Apr 26, 2020 09:56 PM
Another challenging one…
Any advice appreciated!
I have a long text field containing multiple customer reviews from Amazon, separated by strings of special characters.
For example:
"
//Lorem ipsum lorem ipsum//
//Lorem ipsum fake ipsum//
//Lorem counterfeit lorem ipsum//
//Lorem ipsum lorem ipsum//
"
I want to write a formula that will search this field for specific keywords such as “fake” and “counterfeit”.
When the formula finds a match to these keywords, it will grab all the text between the special character markers wherein the keyword was found.
So, for example, using the above long text value, my formula would output:
"
Lorem ipsum fake ipsum
Lorem counterfeit lorem ipsum
"
Thanks for your help!
Apr 27, 2020 05:55 AM
This is going to be a little bit of a challenge and will depend on a few factors: whether the number of line is consistent (e.g. there are always 4 lines and whether it’s repeating), whether you’re always searching for the same words (fake, counterfeit) and whether they can show up multiple times.
To point you in the right direction. Here I first check whether the word exists then try to construct a MID by finding the start and end position of the string you’re trying to extract.
You can find whether the word you’re looking for is in the string by using the find() formula. If it is found, it’ll return a number, otherwise it’ll return an error.
Once you’ve found the word you’re looking for, you can find the end of the substring with find again find("//", {string}, {position where you found the key words}).

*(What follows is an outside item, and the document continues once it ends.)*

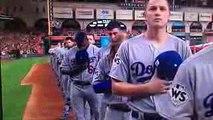 【メジャーリーグワールドシリーズでのアメリカ国歌斉唱】MLBワールドシリーズでアメリカ国歌を斉唱しています。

The tricky part is how do we find the beginning? Is it always preceeded by the word Lorem (or a set number of characters), you can just subtract it from where we find the keyword. Otherwise, you can extract every instance of “//” and then use the one that is closest to the position of the keyword you’re looking for.
Hope this helps!
Apr 27, 2020 08:03 PM
It does help indeed.
Thanks, @Aron!
To answer your questions:
The number of lines is not consistent
The preceding keyword is not always consistent.
I think I can get most of the way there with find.
Can anyone show me an example formula of how they would do this?
Many thanks